SALT LAKE CITY — Utah cast the deciding vote to end Prohibition, but also decided to control the sale and supply of alcohol.
In the decades since that critical vote, it has proven to be a financial windfall for state government. Utah makes more than a half-billion dollars in sales from state-run liquor stores.
"We were able to generate almost $580 million in revenue," Tiffany Clason, the executive director of the DABS, said in a recent interview with FOX 13 News. "Almost $236 million of that we were able to turn back to state and local programs. Programs that increase public safety, they fund roads, ultimately it helps keep taxes low for all Utahns whether or not they drink alcohol."
Liquor in Utah is sold at cost plus an 88.5% markup. That's in statute. The money generated from alcohol sales goes into five buckets:
- 0.6% is earmarked for Parents Empowered, the state's underage drinking prevention campaign
- 1.695% is allocated to the Utah Dept. of Public Safety for drunk driving prevention and other alcohol harm reduction efforts
- 10% is earmarked for the Uniform School Fund, which helps provide free or reduced cost lunches for children in need
- 0.5% goes to substance use disorder treatment services, a new allocation this year by the legislature as part of a deal struck with Governor Spencer Cox, who sought funding for homeless and behavioral health services
- The rest goes to the state's general fund
Last year, Clason said, the DABS turned over $60 million to the school lunch fund. It is a separate issue than school lunch debt (where Utah students have racked up a stunning $2.8 million in owed money), said Neil Rickard, the child nutrition advocate for Utahns Against Hunger.
"Roughly one in three students in the Utah school system are qualifying for free and reduced meals currently," Rickard told FOX 13 News.
It is the general fund that gets the vast majority of money the DABS makes.
"It just gives us flexibility to try to take care of everything like we do," said Sen. Jerry Stevenson, R-Layton, who is tasked by the Senate Republican majority in the Utah State Legislature with running liquor legislation and is also the Senate budget chief.

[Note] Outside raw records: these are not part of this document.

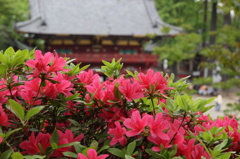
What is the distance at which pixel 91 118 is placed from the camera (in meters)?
1.27

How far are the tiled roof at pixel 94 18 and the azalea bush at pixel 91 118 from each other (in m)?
12.7

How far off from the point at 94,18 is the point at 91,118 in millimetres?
14789

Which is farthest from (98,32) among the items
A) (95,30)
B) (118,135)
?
(118,135)

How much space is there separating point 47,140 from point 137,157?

In light of the student lunch debt problem, some lawmakers have attempted to expand the free or reduced price lunches. This year, reacting to FOX 13 News reporting on the subject, Rep. Tyler Clancy, R-Provo, attempted to bring a bill and seek $4 million in fiscal appropriations for it.
Neither went anywhere on Utah's Capitol Hill in the face of regular legislative budget battles. House and Senate budget leaders noted it was bleaker budget year that saw a lot of funding priorities reduced or cut, with lawmakers worried about a lapse in federal pandemic money and economic headwinds to come.
"It's a priorities issue. I don’t think I would say anybody in the legislature is completely and totally hostile to it, but there are varying degrees of acceptance," Rickard said of attempts to expand the school lunch fund.
Sen. Stevenson pointed out the bill originated in the House and never actually made it to the Senate. Still, he told FOX 13 News he was willing to consider the idea.
"The answer to your question, is yes. That’s what the budgeting is, is a re-prioritization," he said. "But I think we need to go and look hard at that."